Irish Wampanoag said:


> Your credit is paramount to you integrity honesty and having responsiblity. _Anyone with bad credit does not deserve the job as law enforcement officer_. Bad credit, default on services and goods, dead beats on payments etc are a form of stealing period. I know most of all departments check into your credit no matter where you go!


Irish, I do agree good credit is important, however, I don't necessarily agree that anyone with bad credit does not deserve a law enforcement job. As much as good credit can show responsibilty, I have seen quite a few people's credit head south during their 22 weeks in the academy. If someone is taking a pay cut to come onto the job, 5 months is going to have a negative effect. Afterall, most people in my class were like the majority of americans, living week to week, no frills, the parking lot at the academy not filled with BMW's and Benz's. Also, nobody named Trump or Rockefeller with an endless supply of money.

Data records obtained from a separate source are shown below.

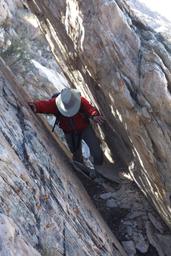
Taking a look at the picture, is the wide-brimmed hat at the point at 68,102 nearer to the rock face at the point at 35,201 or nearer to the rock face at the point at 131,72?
the rock face at the point at 131,72

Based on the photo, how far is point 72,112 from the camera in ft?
30.6

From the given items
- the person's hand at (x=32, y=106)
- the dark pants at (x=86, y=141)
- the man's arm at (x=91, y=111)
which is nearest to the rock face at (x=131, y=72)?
the man's arm at (x=91, y=111)

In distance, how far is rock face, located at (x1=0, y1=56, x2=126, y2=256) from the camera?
483 cm

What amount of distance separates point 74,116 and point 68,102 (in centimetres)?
48

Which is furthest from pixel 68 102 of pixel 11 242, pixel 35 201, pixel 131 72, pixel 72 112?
pixel 11 242

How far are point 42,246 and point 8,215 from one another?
2.33ft

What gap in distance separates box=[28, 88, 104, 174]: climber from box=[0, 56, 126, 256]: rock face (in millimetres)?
682

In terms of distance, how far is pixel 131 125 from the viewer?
8.02 metres

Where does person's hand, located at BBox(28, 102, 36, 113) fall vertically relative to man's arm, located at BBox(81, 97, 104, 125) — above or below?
above

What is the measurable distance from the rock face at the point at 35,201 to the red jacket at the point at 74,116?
617 mm

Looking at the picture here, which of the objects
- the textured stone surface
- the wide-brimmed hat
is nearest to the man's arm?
the wide-brimmed hat

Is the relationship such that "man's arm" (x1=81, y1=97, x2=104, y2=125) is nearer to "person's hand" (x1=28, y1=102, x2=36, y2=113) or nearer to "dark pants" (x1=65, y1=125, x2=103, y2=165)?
"dark pants" (x1=65, y1=125, x2=103, y2=165)

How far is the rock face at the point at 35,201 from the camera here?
483 cm

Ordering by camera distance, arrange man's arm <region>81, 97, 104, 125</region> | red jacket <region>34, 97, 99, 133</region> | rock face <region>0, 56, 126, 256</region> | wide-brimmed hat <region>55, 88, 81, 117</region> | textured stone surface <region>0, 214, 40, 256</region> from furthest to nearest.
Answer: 1. red jacket <region>34, 97, 99, 133</region>
2. man's arm <region>81, 97, 104, 125</region>
3. wide-brimmed hat <region>55, 88, 81, 117</region>
4. rock face <region>0, 56, 126, 256</region>
5. textured stone surface <region>0, 214, 40, 256</region>
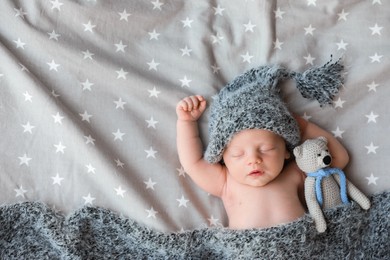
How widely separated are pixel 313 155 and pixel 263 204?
159 millimetres

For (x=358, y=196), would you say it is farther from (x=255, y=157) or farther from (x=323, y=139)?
(x=255, y=157)

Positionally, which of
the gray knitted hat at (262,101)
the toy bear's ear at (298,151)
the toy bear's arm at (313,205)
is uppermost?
the gray knitted hat at (262,101)

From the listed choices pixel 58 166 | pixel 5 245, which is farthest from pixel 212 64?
pixel 5 245

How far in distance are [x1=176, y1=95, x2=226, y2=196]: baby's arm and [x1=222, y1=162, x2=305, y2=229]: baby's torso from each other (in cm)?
3

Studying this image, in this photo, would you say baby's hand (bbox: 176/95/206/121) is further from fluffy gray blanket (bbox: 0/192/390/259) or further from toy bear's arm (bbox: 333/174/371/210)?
toy bear's arm (bbox: 333/174/371/210)

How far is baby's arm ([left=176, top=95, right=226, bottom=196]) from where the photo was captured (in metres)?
1.34

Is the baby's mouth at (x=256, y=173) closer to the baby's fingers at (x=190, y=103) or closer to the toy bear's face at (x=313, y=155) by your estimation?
the toy bear's face at (x=313, y=155)

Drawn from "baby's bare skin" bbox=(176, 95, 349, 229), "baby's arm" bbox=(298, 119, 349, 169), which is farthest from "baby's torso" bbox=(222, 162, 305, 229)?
"baby's arm" bbox=(298, 119, 349, 169)

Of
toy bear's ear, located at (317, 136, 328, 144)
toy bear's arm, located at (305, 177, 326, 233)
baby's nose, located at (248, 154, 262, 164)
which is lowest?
toy bear's arm, located at (305, 177, 326, 233)

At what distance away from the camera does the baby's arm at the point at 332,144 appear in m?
1.34

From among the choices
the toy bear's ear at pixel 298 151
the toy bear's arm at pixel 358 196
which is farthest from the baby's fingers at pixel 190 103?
the toy bear's arm at pixel 358 196

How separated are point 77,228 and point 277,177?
474 millimetres

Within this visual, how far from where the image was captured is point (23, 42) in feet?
4.56

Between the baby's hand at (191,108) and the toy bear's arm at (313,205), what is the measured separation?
299mm
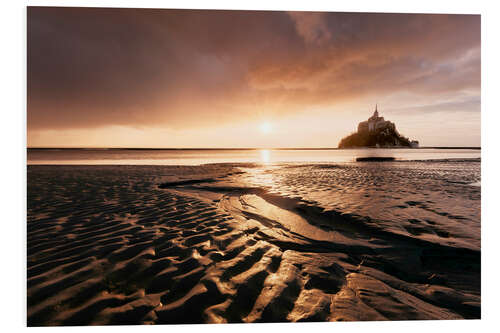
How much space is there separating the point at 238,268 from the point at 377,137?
3877 inches

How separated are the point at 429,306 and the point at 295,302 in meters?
1.85

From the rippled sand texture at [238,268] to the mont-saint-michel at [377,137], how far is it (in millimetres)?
71852

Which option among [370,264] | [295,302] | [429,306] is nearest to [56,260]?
[295,302]

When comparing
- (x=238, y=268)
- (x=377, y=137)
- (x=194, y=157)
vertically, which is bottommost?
(x=238, y=268)

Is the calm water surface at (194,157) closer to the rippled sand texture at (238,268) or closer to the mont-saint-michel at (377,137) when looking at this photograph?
the rippled sand texture at (238,268)

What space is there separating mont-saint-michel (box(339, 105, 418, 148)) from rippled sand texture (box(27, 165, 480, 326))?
71852 mm

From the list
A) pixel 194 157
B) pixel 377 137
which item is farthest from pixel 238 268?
pixel 377 137

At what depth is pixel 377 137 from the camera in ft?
277

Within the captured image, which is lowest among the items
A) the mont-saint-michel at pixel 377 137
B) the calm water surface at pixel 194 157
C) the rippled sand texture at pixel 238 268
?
the rippled sand texture at pixel 238 268

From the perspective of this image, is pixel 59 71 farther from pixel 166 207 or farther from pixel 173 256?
pixel 173 256

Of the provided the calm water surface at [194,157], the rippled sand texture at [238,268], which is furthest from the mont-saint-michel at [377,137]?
the rippled sand texture at [238,268]

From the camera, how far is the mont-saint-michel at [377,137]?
70750mm

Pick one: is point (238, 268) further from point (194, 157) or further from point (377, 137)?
point (377, 137)

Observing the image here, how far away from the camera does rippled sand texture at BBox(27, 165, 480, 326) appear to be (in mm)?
2570
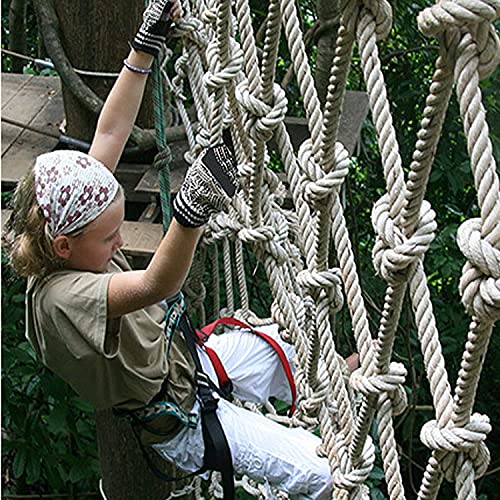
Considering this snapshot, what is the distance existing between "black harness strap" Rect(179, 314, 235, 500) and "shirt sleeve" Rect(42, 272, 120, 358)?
0.68ft

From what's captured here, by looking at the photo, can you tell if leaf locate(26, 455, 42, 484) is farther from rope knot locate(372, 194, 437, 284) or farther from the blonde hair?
rope knot locate(372, 194, 437, 284)

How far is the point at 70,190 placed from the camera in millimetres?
1193

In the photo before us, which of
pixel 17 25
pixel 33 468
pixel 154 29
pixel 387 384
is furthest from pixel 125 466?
pixel 17 25

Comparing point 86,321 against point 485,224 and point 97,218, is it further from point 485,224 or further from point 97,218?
point 485,224

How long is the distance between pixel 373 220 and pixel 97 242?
0.51 meters

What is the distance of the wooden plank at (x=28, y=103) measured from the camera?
193cm

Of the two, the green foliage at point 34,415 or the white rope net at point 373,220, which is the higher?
the white rope net at point 373,220

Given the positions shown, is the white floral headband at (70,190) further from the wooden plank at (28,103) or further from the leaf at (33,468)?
the leaf at (33,468)

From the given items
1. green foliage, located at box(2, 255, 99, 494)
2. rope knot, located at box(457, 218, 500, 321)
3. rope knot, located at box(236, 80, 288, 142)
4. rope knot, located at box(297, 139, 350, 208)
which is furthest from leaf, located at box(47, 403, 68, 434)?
rope knot, located at box(457, 218, 500, 321)

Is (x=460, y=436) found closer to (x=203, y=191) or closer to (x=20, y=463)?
(x=203, y=191)

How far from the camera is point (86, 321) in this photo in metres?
1.17

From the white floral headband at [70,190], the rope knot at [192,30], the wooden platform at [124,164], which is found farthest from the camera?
the wooden platform at [124,164]

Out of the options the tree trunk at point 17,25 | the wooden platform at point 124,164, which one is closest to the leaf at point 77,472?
the wooden platform at point 124,164

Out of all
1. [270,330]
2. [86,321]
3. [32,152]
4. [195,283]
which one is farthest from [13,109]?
[86,321]
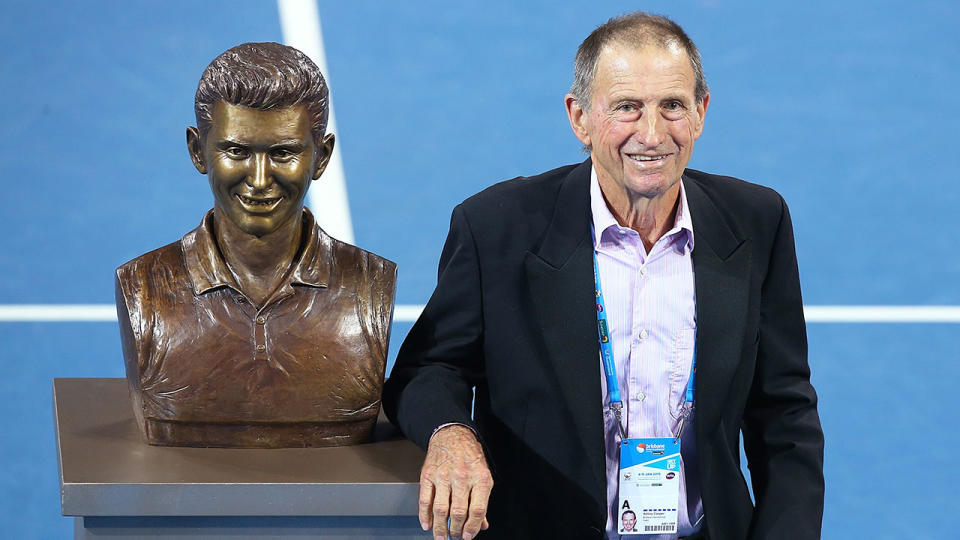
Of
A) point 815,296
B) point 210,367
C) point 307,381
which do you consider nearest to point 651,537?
point 307,381

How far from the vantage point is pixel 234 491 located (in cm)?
305

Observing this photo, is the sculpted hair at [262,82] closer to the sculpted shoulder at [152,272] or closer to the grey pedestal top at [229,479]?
the sculpted shoulder at [152,272]

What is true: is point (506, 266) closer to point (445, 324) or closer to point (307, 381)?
point (445, 324)

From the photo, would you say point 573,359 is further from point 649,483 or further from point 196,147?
point 196,147

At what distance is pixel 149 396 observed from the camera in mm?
3236

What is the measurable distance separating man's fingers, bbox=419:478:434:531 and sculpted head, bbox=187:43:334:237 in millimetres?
722

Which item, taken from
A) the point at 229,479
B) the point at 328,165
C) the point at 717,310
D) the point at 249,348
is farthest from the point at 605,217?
the point at 328,165

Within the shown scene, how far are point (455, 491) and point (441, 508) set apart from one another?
4cm

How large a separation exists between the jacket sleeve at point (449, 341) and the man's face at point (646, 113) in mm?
389

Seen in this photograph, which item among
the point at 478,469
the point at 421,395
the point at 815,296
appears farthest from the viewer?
the point at 815,296

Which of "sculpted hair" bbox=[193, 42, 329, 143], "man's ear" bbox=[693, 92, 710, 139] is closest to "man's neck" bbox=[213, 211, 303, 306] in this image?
"sculpted hair" bbox=[193, 42, 329, 143]

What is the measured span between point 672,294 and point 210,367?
1.02 m

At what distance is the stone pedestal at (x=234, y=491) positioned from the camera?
3027mm

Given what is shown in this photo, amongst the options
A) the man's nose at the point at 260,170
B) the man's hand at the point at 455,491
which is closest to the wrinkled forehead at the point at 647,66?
the man's nose at the point at 260,170
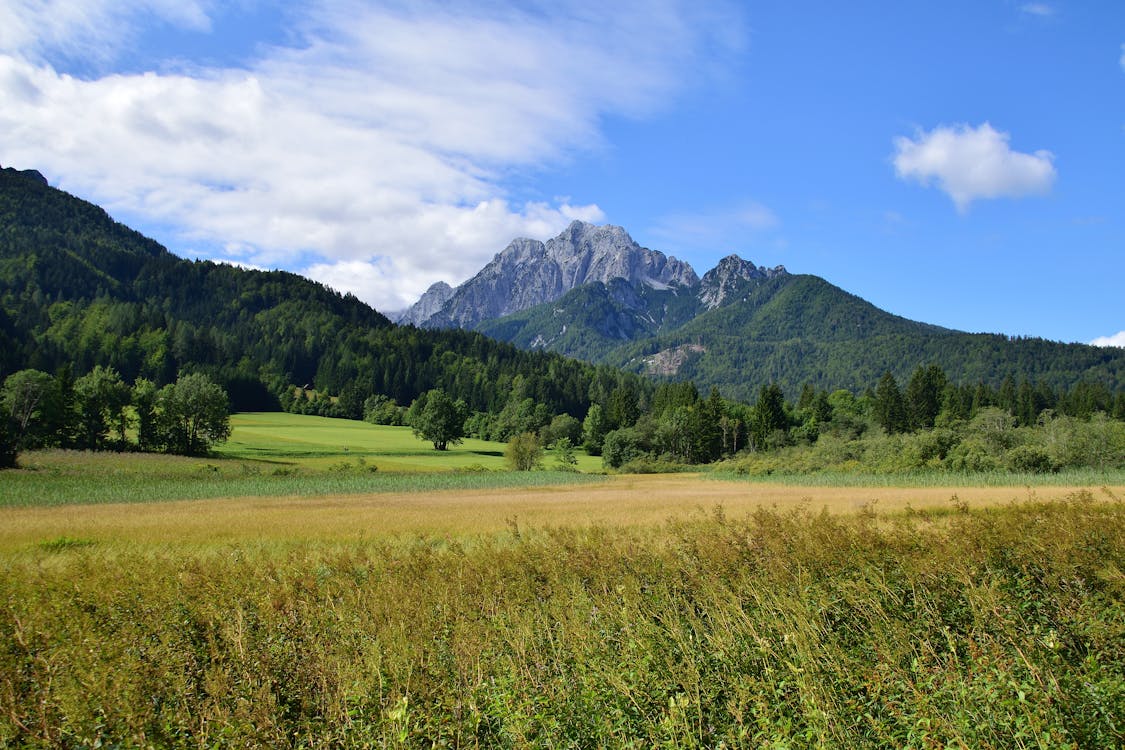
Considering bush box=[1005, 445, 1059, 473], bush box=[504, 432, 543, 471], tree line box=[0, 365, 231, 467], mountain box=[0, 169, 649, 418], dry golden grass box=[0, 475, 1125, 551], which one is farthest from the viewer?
mountain box=[0, 169, 649, 418]

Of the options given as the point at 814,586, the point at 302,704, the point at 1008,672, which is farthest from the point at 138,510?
the point at 1008,672

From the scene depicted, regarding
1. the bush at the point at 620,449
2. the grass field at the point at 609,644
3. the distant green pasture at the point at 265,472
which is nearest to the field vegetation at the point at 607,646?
the grass field at the point at 609,644

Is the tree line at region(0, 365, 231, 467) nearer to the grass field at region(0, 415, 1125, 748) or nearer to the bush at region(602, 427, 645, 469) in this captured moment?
the bush at region(602, 427, 645, 469)

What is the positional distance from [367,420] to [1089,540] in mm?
142301

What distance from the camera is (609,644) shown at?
7.58m

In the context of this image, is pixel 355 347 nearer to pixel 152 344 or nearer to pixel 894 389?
pixel 152 344

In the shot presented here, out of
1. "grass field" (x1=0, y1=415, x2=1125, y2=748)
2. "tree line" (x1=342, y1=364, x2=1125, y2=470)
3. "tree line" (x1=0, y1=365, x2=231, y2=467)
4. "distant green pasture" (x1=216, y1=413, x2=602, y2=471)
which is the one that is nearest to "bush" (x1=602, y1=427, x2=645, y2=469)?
"tree line" (x1=342, y1=364, x2=1125, y2=470)

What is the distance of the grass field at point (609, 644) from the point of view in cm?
529

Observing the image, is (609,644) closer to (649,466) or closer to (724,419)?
(649,466)

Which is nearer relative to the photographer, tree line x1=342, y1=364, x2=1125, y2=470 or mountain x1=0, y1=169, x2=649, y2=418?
tree line x1=342, y1=364, x2=1125, y2=470

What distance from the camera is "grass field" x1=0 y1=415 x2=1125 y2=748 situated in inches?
208

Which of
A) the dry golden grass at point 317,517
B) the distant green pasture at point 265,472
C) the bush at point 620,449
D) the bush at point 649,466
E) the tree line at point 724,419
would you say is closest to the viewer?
the dry golden grass at point 317,517

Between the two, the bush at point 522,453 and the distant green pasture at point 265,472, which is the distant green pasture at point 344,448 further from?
the bush at point 522,453

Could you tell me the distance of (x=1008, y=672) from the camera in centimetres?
525
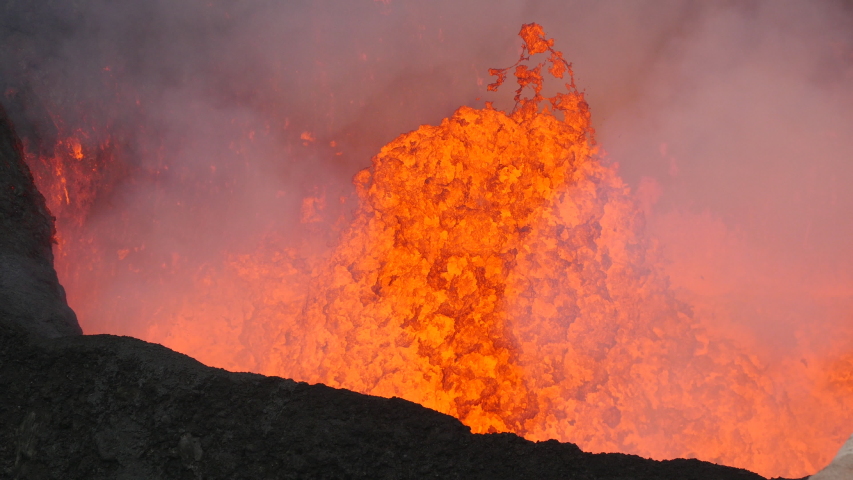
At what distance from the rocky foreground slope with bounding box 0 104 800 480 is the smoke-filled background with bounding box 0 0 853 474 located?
2.88m

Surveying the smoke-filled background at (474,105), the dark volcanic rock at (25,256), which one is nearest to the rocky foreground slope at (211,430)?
the dark volcanic rock at (25,256)

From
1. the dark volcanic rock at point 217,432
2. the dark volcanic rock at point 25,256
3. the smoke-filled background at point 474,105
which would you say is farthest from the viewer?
the smoke-filled background at point 474,105

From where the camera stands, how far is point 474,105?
6.55 meters

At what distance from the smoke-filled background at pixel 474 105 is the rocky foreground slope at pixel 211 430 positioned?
9.44 ft

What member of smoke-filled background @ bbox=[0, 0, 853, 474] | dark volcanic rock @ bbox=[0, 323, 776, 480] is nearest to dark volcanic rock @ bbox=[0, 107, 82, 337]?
dark volcanic rock @ bbox=[0, 323, 776, 480]

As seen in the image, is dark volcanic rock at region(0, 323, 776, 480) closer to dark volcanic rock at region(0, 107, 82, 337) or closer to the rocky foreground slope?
the rocky foreground slope

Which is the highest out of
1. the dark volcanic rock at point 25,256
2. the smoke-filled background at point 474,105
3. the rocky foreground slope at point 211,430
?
the smoke-filled background at point 474,105

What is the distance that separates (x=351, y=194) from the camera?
21.0 ft

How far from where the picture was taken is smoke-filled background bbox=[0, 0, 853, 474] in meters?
5.73

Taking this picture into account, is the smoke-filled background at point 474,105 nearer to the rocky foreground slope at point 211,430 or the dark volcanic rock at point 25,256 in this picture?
the dark volcanic rock at point 25,256

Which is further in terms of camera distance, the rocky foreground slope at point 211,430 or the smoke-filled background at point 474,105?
the smoke-filled background at point 474,105

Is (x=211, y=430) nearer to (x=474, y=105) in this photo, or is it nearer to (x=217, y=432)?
(x=217, y=432)

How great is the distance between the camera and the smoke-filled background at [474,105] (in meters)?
5.73

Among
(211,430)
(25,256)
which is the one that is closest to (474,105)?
(25,256)
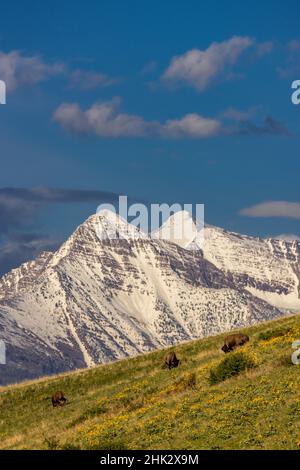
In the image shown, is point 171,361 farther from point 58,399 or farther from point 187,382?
point 187,382

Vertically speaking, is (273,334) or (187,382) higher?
(273,334)

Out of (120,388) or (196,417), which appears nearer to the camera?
(196,417)

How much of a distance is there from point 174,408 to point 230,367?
5.14 metres

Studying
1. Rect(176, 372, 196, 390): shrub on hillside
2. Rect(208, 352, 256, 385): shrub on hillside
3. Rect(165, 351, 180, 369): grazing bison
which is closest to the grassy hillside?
Rect(176, 372, 196, 390): shrub on hillside

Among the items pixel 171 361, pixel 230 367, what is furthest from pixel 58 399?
pixel 230 367

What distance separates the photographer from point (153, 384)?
4903cm

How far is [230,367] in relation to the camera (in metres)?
41.9

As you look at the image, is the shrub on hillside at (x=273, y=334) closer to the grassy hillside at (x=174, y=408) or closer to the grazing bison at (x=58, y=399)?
the grassy hillside at (x=174, y=408)

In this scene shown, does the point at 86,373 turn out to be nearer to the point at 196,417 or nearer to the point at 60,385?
the point at 60,385

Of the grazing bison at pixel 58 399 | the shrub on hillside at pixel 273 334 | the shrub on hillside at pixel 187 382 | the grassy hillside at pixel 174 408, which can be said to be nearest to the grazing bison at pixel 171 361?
the grassy hillside at pixel 174 408

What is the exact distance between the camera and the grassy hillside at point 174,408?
104 feet

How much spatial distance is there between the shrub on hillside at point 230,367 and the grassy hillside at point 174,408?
0.50m
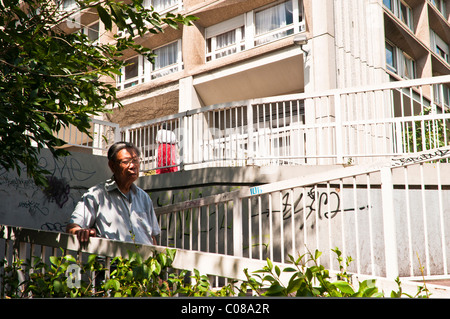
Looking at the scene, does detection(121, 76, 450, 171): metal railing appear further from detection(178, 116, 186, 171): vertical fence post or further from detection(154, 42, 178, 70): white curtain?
detection(154, 42, 178, 70): white curtain

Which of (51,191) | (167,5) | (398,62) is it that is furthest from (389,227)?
Result: (167,5)

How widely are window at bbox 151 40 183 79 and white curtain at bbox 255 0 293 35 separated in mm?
3710

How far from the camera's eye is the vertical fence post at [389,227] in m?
3.52

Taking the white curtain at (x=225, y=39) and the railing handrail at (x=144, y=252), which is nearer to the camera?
the railing handrail at (x=144, y=252)

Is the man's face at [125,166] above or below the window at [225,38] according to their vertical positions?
below

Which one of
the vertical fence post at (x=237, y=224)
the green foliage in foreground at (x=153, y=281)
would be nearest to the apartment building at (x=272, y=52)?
the vertical fence post at (x=237, y=224)

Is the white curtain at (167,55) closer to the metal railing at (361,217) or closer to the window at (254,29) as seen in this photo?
the window at (254,29)

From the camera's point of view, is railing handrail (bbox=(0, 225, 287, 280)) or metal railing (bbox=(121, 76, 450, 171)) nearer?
railing handrail (bbox=(0, 225, 287, 280))

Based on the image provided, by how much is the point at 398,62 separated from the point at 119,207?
17.6m

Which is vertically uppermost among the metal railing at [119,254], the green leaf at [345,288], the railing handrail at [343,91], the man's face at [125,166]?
the railing handrail at [343,91]

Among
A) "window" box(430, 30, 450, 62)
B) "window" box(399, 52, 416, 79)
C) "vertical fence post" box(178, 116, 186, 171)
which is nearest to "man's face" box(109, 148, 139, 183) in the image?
"vertical fence post" box(178, 116, 186, 171)

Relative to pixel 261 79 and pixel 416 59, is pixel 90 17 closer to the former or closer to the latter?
pixel 261 79

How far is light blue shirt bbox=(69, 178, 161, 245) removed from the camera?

Having said that, for those of you going to an academy soon, if you have decent credit, certainly plan on taking a hit during/after going through the academy. Yes, even the fiscally cheap (I like frugal better) people too. At the minimum, living on a tight budgit. Save as much as you can ahead of time, that is if you have some time between your hiring and the academy. Realistically, it could be a short turnaround between interviews and day 1.

If your single, live with the parents, have an apartment with other roomates or the significant other, things might be easier for you. On the other hand, if you have a house/mortgage, family, or other needs, things might get financially strained. Good planning is essential. Remember, no overtime and details during the academy to bump up the usually low starting academy pay rate :uc: .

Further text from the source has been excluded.